- Record excerpts
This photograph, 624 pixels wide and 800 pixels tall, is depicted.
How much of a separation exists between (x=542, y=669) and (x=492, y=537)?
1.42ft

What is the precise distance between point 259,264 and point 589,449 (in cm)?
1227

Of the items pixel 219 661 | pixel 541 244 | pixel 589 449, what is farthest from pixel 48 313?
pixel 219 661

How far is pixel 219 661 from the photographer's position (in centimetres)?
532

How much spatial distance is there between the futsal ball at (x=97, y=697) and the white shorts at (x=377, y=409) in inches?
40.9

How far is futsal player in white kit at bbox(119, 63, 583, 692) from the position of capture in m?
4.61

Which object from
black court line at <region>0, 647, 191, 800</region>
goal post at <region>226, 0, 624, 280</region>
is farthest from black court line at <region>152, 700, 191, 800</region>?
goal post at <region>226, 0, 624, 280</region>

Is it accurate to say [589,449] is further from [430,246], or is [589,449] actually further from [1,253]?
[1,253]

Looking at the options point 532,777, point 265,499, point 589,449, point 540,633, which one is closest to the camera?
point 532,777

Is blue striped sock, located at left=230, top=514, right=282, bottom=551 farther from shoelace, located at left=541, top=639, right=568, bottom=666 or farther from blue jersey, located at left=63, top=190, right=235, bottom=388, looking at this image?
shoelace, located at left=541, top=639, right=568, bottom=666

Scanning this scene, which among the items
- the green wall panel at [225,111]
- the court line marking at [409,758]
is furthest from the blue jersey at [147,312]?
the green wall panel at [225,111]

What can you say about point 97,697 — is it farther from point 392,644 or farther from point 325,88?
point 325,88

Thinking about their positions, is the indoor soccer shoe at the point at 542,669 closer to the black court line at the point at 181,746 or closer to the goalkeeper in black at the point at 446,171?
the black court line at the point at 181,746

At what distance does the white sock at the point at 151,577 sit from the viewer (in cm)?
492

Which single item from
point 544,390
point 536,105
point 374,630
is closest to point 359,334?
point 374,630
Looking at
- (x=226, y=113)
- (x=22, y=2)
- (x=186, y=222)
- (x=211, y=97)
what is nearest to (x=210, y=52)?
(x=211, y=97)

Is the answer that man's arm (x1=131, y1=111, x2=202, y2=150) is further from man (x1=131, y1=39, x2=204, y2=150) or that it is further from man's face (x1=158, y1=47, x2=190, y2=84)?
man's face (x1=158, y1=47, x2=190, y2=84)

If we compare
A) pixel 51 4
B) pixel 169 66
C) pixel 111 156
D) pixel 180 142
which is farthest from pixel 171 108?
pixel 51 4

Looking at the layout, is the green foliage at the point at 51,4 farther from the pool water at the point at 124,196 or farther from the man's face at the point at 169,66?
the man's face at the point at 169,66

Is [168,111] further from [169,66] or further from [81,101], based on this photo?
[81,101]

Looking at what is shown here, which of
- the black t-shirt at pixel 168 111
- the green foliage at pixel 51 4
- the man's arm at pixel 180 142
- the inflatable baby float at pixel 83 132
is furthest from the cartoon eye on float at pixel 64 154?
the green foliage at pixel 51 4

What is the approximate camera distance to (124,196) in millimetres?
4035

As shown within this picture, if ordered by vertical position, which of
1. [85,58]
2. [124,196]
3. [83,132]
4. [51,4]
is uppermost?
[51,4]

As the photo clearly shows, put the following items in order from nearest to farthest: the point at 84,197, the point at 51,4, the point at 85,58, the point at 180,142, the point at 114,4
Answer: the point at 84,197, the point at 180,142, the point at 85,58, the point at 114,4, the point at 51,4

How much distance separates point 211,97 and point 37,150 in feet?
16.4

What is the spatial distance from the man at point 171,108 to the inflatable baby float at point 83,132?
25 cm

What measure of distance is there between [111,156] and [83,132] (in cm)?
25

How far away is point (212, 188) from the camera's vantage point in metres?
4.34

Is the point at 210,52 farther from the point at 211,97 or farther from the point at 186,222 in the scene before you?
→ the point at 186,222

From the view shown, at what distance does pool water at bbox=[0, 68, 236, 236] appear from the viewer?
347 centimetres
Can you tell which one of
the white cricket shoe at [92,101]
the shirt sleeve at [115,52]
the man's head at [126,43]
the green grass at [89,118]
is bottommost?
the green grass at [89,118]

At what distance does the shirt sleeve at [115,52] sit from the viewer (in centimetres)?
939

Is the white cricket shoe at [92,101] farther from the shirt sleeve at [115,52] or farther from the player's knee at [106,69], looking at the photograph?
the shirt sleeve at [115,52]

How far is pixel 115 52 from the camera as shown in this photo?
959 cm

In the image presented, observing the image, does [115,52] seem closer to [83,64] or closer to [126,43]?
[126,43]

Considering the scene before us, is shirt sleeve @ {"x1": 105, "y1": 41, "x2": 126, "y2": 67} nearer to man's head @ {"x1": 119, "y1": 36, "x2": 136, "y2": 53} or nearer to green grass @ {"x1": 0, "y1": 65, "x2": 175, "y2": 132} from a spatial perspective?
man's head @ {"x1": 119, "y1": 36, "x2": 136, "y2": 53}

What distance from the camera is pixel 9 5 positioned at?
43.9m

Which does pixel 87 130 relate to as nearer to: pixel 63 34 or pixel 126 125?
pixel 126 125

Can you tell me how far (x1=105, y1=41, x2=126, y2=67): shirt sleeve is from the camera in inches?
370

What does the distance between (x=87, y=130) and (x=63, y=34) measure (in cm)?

- Job
Return all of the data above verbatim, reproducing every line without any change.

- The completed task
This photograph, 624 pixels wide and 800 pixels tall, is depicted.
How much of a separation exists between (x=542, y=669) and (x=492, y=537)?
1.42ft

What is the precise distance between point 259,264 and point 589,449 (in cm)?
1227

Of the items pixel 219 661 | pixel 541 244 | pixel 589 449, what is farthest from pixel 48 313?
pixel 219 661

How far is pixel 219 661 from the photographer's position (in centimetres)?
532

How much spatial distance is there between the futsal ball at (x=97, y=697) and the white shorts at (x=377, y=409) in inches?
40.9

How far is futsal player in white kit at bbox(119, 63, 583, 692) from the position of capture in m?
4.61

Which object from
black court line at <region>0, 647, 191, 800</region>
goal post at <region>226, 0, 624, 280</region>
is farthest from black court line at <region>152, 700, 191, 800</region>?
goal post at <region>226, 0, 624, 280</region>

Is it accurate to say [589,449] is further from [430,246], or is [589,449] actually further from [1,253]?
[1,253]

Looking at the options point 532,777, point 265,499, point 589,449, point 540,633, which one is closest to the camera?
point 532,777

Is blue striped sock, located at left=230, top=514, right=282, bottom=551 farther from shoelace, located at left=541, top=639, right=568, bottom=666 or farther from blue jersey, located at left=63, top=190, right=235, bottom=388, looking at this image?
shoelace, located at left=541, top=639, right=568, bottom=666

Scanning this scene, which among the items
- the green wall panel at [225,111]
- the court line marking at [409,758]
is furthest from the blue jersey at [147,312]?
the green wall panel at [225,111]

What can you say about point 97,697 — is it farther from point 392,644 or farther from point 325,88?
point 325,88

Thinking about their positions, is the indoor soccer shoe at the point at 542,669 closer to the black court line at the point at 181,746 or closer to the goalkeeper in black at the point at 446,171?
the black court line at the point at 181,746

At what distance does the white sock at the point at 151,577 sit from the viewer (in cm)?
492

Which single item from
point 544,390
point 536,105
point 374,630
is closest to point 359,334?
point 374,630
Looking at
- (x=226, y=113)
- (x=22, y=2)
- (x=186, y=222)
- (x=211, y=97)
what is nearest to (x=210, y=52)?
(x=211, y=97)

Is the answer that man's arm (x1=131, y1=111, x2=202, y2=150) is further from man (x1=131, y1=39, x2=204, y2=150) or that it is further from man's face (x1=158, y1=47, x2=190, y2=84)?
man's face (x1=158, y1=47, x2=190, y2=84)

If we compare
A) pixel 51 4
B) pixel 169 66
C) pixel 111 156
D) pixel 180 142
which is farthest from pixel 171 108?
pixel 51 4

Looking at the layout, is the green foliage at the point at 51,4 farther from the pool water at the point at 124,196 or farther from the man's face at the point at 169,66?
the man's face at the point at 169,66

Is [168,111] further from [169,66] or further from [81,101], based on this photo?
[81,101]

Looking at what is shown here, which of
- the black t-shirt at pixel 168 111
- the green foliage at pixel 51 4
- the man's arm at pixel 180 142
- the inflatable baby float at pixel 83 132
is furthest from the cartoon eye on float at pixel 64 154?
the green foliage at pixel 51 4

What is the approximate camera distance to (124,196) in millimetres?
4035

As shown within this picture, if ordered by vertical position, which of
1. [85,58]
2. [124,196]
3. [83,132]
4. [51,4]
is uppermost?
[51,4]

As the photo clearly shows, put the following items in order from nearest to farthest: the point at 84,197, the point at 51,4, the point at 85,58, the point at 180,142, the point at 114,4
Answer: the point at 84,197, the point at 180,142, the point at 85,58, the point at 114,4, the point at 51,4

How much distance separates point 211,97 and point 37,150 in feet?
16.4

What is the spatial distance from the man at point 171,108 to the inflatable baby float at point 83,132?
25 cm

What measure of distance is there between [111,156] and [83,132] (in cm)?
25

How far away is point (212, 188) from the camera's vantage point in metres?
4.34

Is the point at 210,52 farther from the point at 211,97 or farther from the point at 186,222 in the scene before you?
→ the point at 186,222

From the view shown, at what distance does pool water at bbox=[0, 68, 236, 236] appear from the viewer?
347 centimetres
Can you tell which one of
the white cricket shoe at [92,101]
the shirt sleeve at [115,52]
the man's head at [126,43]
the green grass at [89,118]
is bottommost?
the green grass at [89,118]

At what distance does the shirt sleeve at [115,52] sit from the viewer (in centimetres)?
939

Is the white cricket shoe at [92,101] farther from the shirt sleeve at [115,52] or farther from the player's knee at [106,69], looking at the photograph?
the shirt sleeve at [115,52]

How far is pixel 115 52 from the camera as shown in this photo?
959 cm

In the image presented, observing the image, does [115,52] seem closer to [83,64] or closer to [126,43]?
[126,43]

Considering the scene before us, is shirt sleeve @ {"x1": 105, "y1": 41, "x2": 126, "y2": 67} nearer to man's head @ {"x1": 119, "y1": 36, "x2": 136, "y2": 53} or nearer to green grass @ {"x1": 0, "y1": 65, "x2": 175, "y2": 132} from a spatial perspective?
man's head @ {"x1": 119, "y1": 36, "x2": 136, "y2": 53}

What distance from the camera is pixel 9 5 positioned at?
43.9m

Which does pixel 87 130 relate to as nearer to: pixel 63 34 or pixel 126 125?
pixel 126 125

Can you tell me how far (x1=105, y1=41, x2=126, y2=67): shirt sleeve is from the camera in inches?
370

What does the distance between (x=87, y=130) and (x=63, y=34) measure (in cm)?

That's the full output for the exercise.